# Selected extract:
I often think I have to wait until my children are asleep or gone to really dig into my creativity. But this is so untrue. If I let go of having the perfect scenario — quiet, no one around, ideal music playing in the background, etc. — I have found that I open myself up to so many more opportunities for creativity, as well as teaching my kids how to live out their own creativity. 

For instance, I had been wanting to create a wall hanging for weeks, and I was stalling, waiting until I had the perfect amount of time alone. I finally decided to jump in and do it one day with my kids at home. They were so interested in what I was doing that they busted out their own canvases and made mini wall hangings of their own. Check out our inspiration from @thisminimalhouse on Instagram. 

It is helpful, especially if you have a houseful of children, to keep a running list of creative things you want to pursue. Then, when you get half an hour, you can jump right in with your kids, instead of trying to think of an idea. 

2. Model the Joy of Creativity.

Passion is contagious. In fact, there’s probably nothing more contagious to your kids than your passion. You could talk to your kids until they are blue in the face, but they can sense the authenticity and feeling (or lack thereof) behind our words.

# Supplied information:
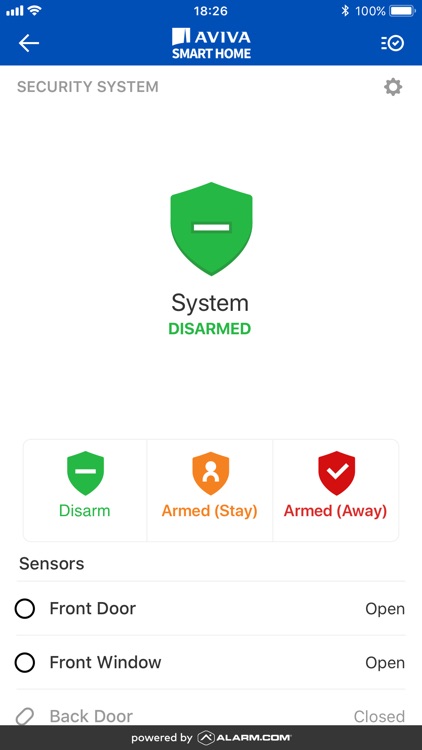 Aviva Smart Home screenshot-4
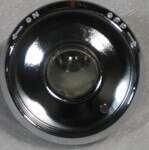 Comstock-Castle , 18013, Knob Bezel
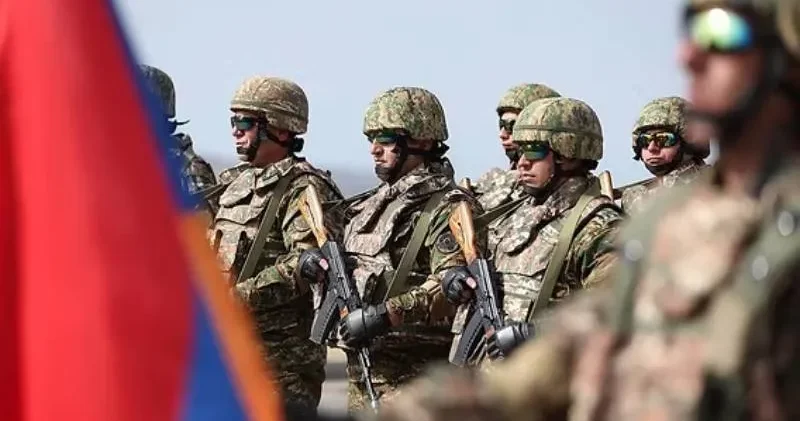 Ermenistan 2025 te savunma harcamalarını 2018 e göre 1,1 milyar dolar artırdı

* * *

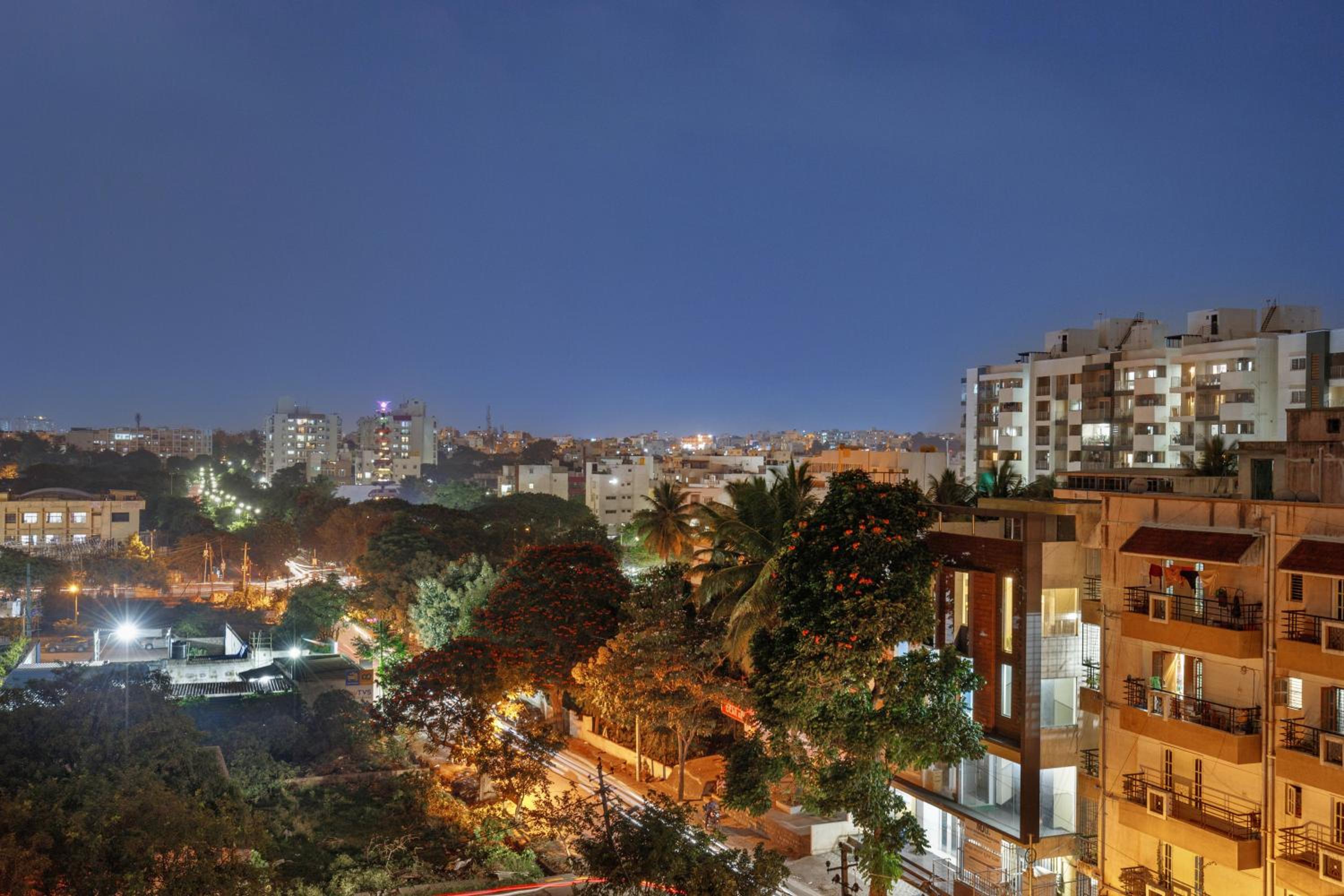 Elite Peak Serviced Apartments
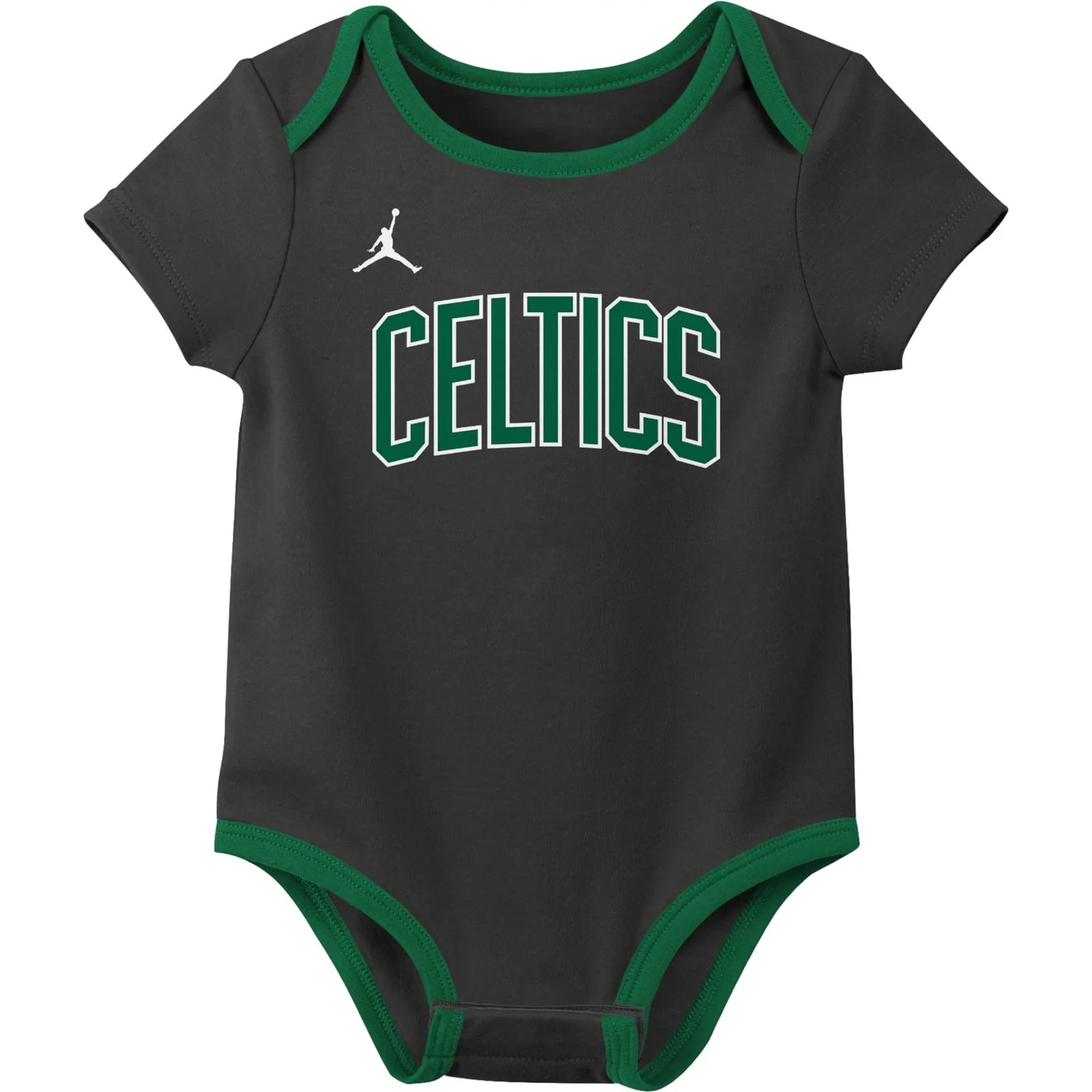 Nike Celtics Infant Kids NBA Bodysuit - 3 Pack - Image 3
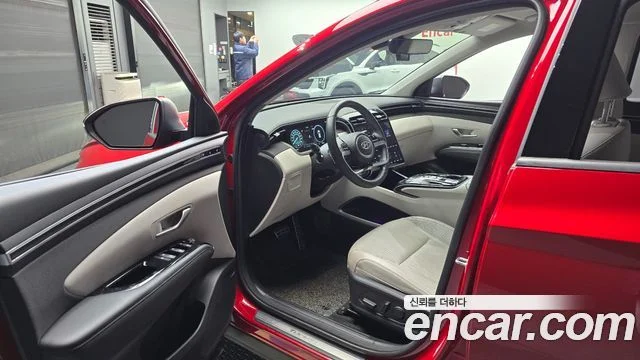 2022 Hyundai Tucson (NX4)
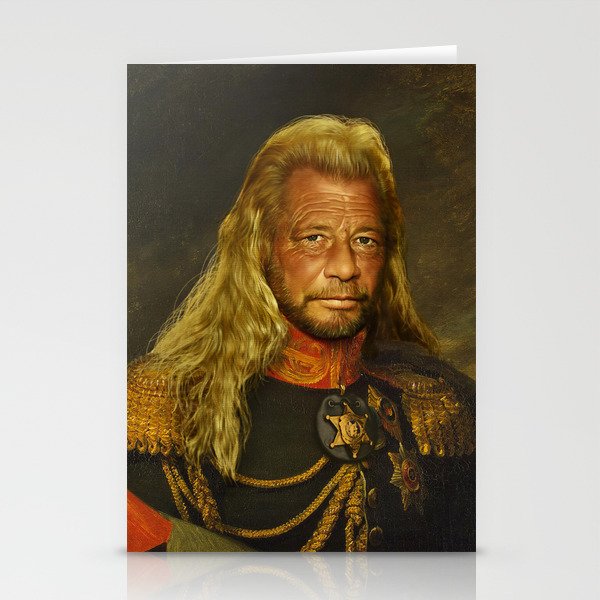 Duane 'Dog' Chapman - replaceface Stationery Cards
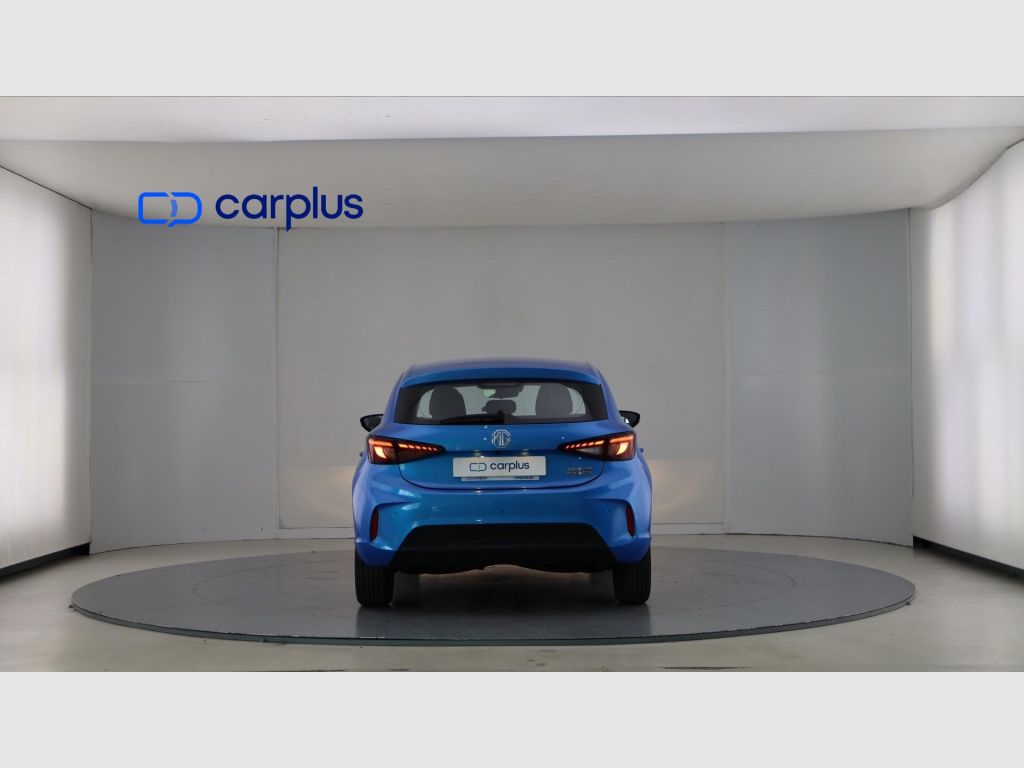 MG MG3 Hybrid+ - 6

* * *

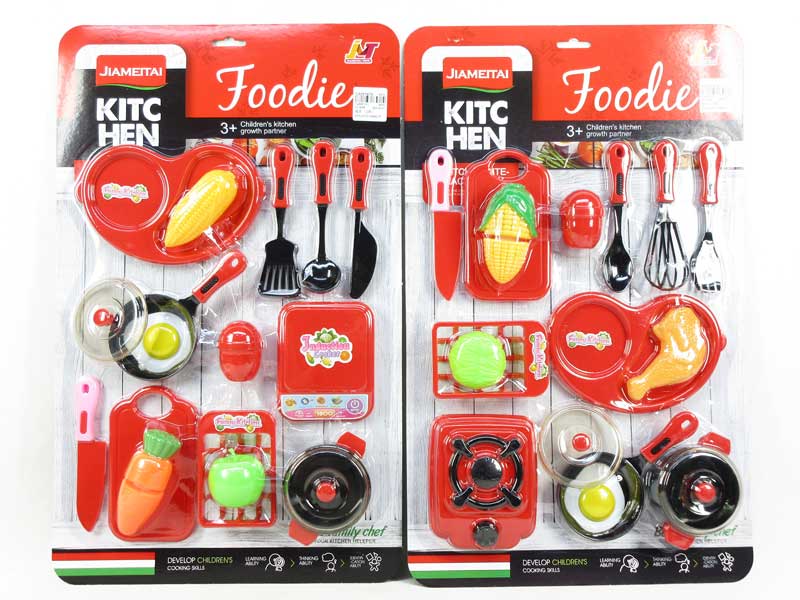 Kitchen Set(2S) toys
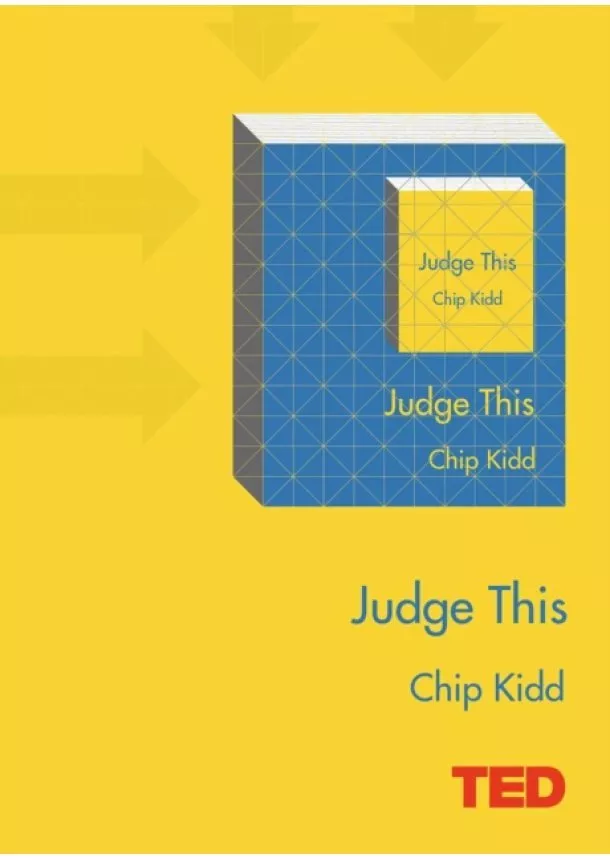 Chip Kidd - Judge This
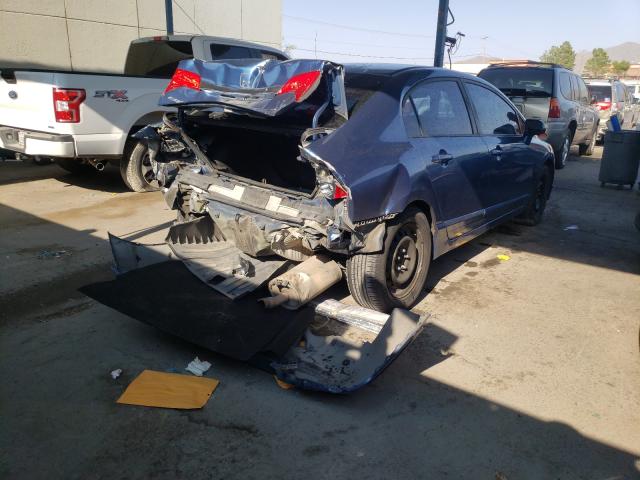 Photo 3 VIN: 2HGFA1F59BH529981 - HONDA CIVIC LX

# What is required:
Please list each condition the passage on creativity with kids gives as part of "the perfect scenario."

# Completed exercise:
- quiet
- no one around
- ideal music playing in the background